* [Records supplied]:

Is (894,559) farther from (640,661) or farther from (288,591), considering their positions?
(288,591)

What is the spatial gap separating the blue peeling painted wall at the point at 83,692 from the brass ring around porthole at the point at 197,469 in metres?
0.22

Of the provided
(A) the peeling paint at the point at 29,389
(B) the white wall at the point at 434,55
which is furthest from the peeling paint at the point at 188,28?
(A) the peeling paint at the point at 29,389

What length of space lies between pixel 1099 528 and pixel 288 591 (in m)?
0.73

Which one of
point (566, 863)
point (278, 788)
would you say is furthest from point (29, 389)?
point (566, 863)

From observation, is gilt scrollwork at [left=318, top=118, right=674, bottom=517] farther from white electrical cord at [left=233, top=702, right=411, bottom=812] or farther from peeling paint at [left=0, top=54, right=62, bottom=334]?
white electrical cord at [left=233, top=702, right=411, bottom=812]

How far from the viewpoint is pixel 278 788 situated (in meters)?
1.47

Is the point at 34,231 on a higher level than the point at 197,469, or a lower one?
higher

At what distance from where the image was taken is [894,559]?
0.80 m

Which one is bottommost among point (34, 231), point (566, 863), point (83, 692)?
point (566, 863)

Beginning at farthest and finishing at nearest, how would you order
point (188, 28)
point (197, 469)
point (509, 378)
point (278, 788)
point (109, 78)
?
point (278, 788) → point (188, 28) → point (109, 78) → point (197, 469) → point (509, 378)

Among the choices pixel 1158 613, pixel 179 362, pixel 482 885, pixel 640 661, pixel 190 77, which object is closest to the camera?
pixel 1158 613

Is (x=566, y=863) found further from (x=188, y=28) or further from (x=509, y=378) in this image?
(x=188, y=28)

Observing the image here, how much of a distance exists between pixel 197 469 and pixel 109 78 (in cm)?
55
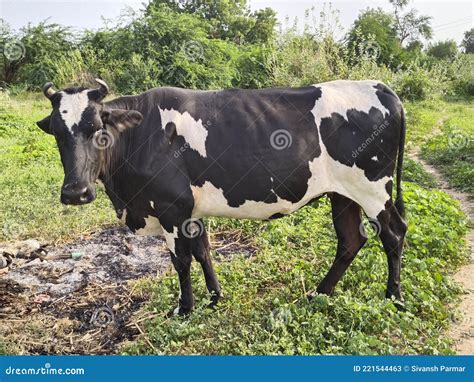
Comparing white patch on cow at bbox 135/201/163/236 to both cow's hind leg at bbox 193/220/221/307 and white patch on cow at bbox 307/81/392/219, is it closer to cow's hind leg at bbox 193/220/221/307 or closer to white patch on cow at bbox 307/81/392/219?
cow's hind leg at bbox 193/220/221/307

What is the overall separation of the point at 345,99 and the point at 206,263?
1.99 metres

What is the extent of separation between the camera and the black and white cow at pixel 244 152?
160 inches

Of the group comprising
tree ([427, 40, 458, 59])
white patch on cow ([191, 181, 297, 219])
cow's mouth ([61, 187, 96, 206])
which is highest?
tree ([427, 40, 458, 59])

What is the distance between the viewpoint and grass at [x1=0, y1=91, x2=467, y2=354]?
12.7 feet

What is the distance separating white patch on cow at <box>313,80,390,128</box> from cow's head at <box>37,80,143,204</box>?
5.16ft

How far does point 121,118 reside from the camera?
12.8ft

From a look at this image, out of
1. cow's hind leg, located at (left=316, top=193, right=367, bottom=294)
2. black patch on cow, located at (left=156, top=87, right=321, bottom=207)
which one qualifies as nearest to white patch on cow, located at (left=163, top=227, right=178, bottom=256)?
black patch on cow, located at (left=156, top=87, right=321, bottom=207)

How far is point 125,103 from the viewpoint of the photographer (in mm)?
4223

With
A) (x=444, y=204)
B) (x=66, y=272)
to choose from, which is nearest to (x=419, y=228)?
(x=444, y=204)

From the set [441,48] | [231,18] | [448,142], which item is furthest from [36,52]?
[441,48]

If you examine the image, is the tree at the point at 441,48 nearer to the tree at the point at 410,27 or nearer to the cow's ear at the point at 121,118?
the tree at the point at 410,27

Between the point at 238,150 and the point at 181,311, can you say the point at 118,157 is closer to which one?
the point at 238,150

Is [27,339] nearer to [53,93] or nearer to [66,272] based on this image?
[66,272]

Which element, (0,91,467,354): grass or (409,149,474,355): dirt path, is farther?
(409,149,474,355): dirt path
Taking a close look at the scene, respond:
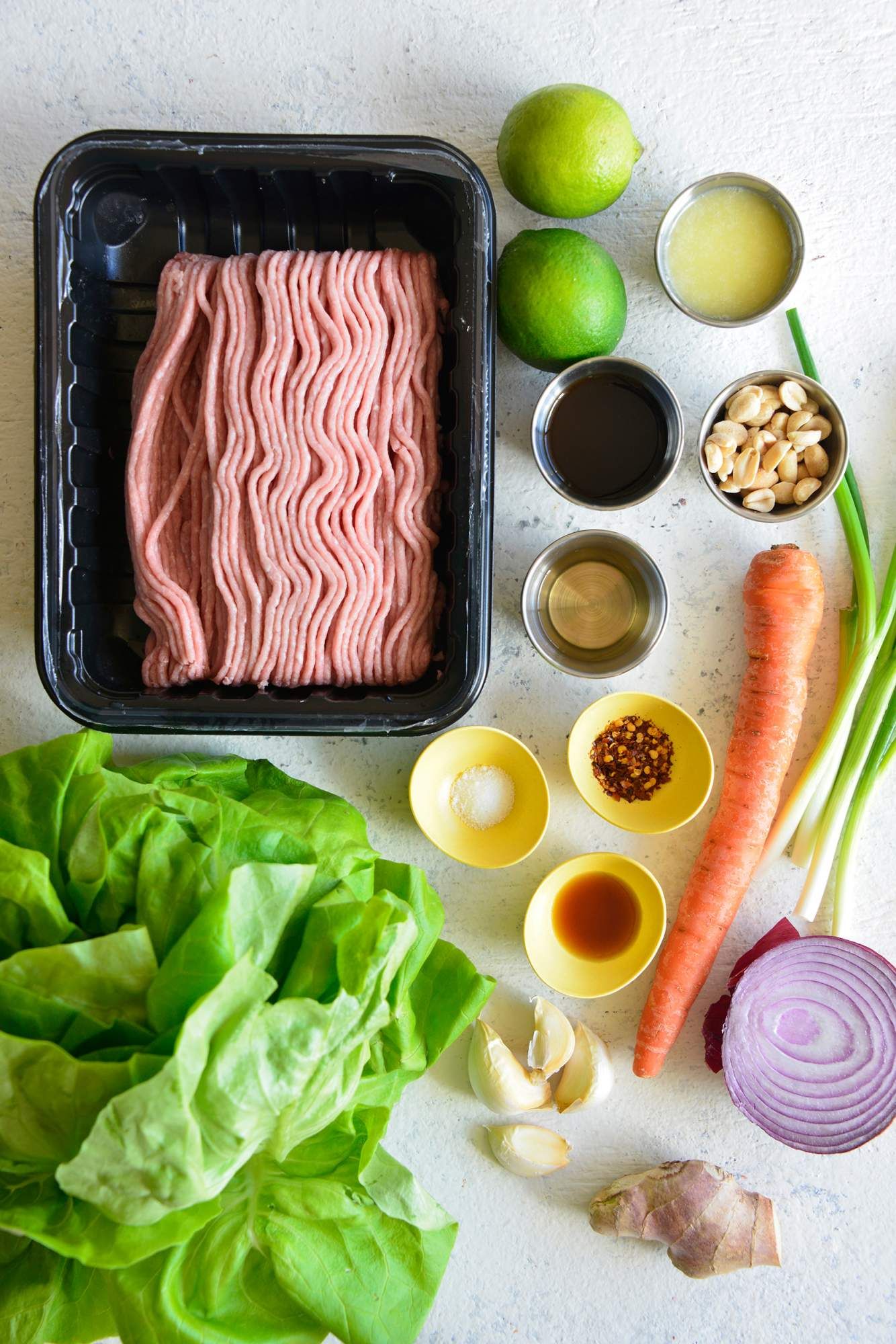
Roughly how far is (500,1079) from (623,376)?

* [To be done]:
Word for word, quote the full listing, omitting every picture.

* [Task output]:
Is (894,559) farther from (640,661) or farther from (288,591), considering their positions?
(288,591)

What is the spatial gap separating the blue peeling painted wall at the point at 83,692 from the brass ring around porthole at the point at 197,469 in metres?
0.22

Of the provided
(A) the peeling paint at the point at 29,389
(B) the white wall at the point at 434,55
which is furthest from the peeling paint at the point at 188,28?
(A) the peeling paint at the point at 29,389

What length of space lies between pixel 1099 528 and pixel 288 591 (in m)?
0.73

Which one of
point (566, 863)
point (278, 788)
would you say is furthest from point (29, 389)?
point (566, 863)

From observation, is gilt scrollwork at [left=318, top=118, right=674, bottom=517] farther from white electrical cord at [left=233, top=702, right=411, bottom=812] or farther from peeling paint at [left=0, top=54, right=62, bottom=334]?
white electrical cord at [left=233, top=702, right=411, bottom=812]

How far from the viewpoint is pixel 278 788 situated (in meters)?
1.47

Is the point at 34,231 on a higher level than the point at 197,469, or a lower one?
higher

At what distance from where the image was taken is [894,559]?
0.80 m

Which one is bottommost among point (34, 231), point (566, 863), point (83, 692)?
point (566, 863)

Beginning at farthest and finishing at nearest, how would you order
point (188, 28)
point (197, 469)
point (509, 378)
point (278, 788)
point (109, 78)
?
point (278, 788) → point (188, 28) → point (109, 78) → point (197, 469) → point (509, 378)

Among the choices pixel 1158 613, pixel 179 362, pixel 482 885, pixel 640 661, pixel 190 77, which object is closest to the camera?
pixel 1158 613

Is (x=566, y=863) found further from (x=188, y=28) or further from (x=509, y=378) in this image?
(x=188, y=28)

Observing the image here, how much of a distance exists between pixel 197 469 and pixel 109 78 (in cm)?
55
Comparing white patch on cow at bbox 135/201/163/236 to both cow's hind leg at bbox 193/220/221/307 and white patch on cow at bbox 307/81/392/219, is it closer to cow's hind leg at bbox 193/220/221/307 or closer to white patch on cow at bbox 307/81/392/219?
cow's hind leg at bbox 193/220/221/307

What is the overall separation of the point at 345,99 and the point at 206,263?
1.99 metres

What is the extent of separation between the camera and the black and white cow at pixel 244 152?
160 inches

Of the group comprising
tree ([427, 40, 458, 59])
white patch on cow ([191, 181, 297, 219])
cow's mouth ([61, 187, 96, 206])
which is highest?
tree ([427, 40, 458, 59])

What is the distance between the viewpoint and grass at [x1=0, y1=91, x2=467, y2=354]?
12.7 feet

What is the distance separating white patch on cow at <box>313,80,390,128</box> from cow's head at <box>37,80,143,204</box>?
5.16ft

How far does point 121,118 reside from the camera?
12.8ft

From a look at this image, out of
1. cow's hind leg, located at (left=316, top=193, right=367, bottom=294)
2. black patch on cow, located at (left=156, top=87, right=321, bottom=207)
which one qualifies as nearest to white patch on cow, located at (left=163, top=227, right=178, bottom=256)?
black patch on cow, located at (left=156, top=87, right=321, bottom=207)

How far is point 125,103 from the viewpoint of the photographer (in mm)?
4223

With
A) (x=444, y=204)
B) (x=66, y=272)
to choose from, which is nearest to (x=419, y=228)?
(x=444, y=204)

From the set [441,48] | [231,18] | [448,142], which item is furthest from [36,52]?
[441,48]

If you examine the image, is the tree at the point at 441,48 nearer to the tree at the point at 410,27 or nearer to the cow's ear at the point at 121,118?
the tree at the point at 410,27

Between the point at 238,150 and the point at 181,311, can you say the point at 118,157 is closer to which one?
the point at 238,150

Is [27,339] nearer to [53,93] or nearer to [66,272] based on this image?
[66,272]

Which element, (0,91,467,354): grass or (409,149,474,355): dirt path, is farther?
(409,149,474,355): dirt path
Taking a close look at the scene, respond:
Roughly how far is (500,1079) from (623,376)?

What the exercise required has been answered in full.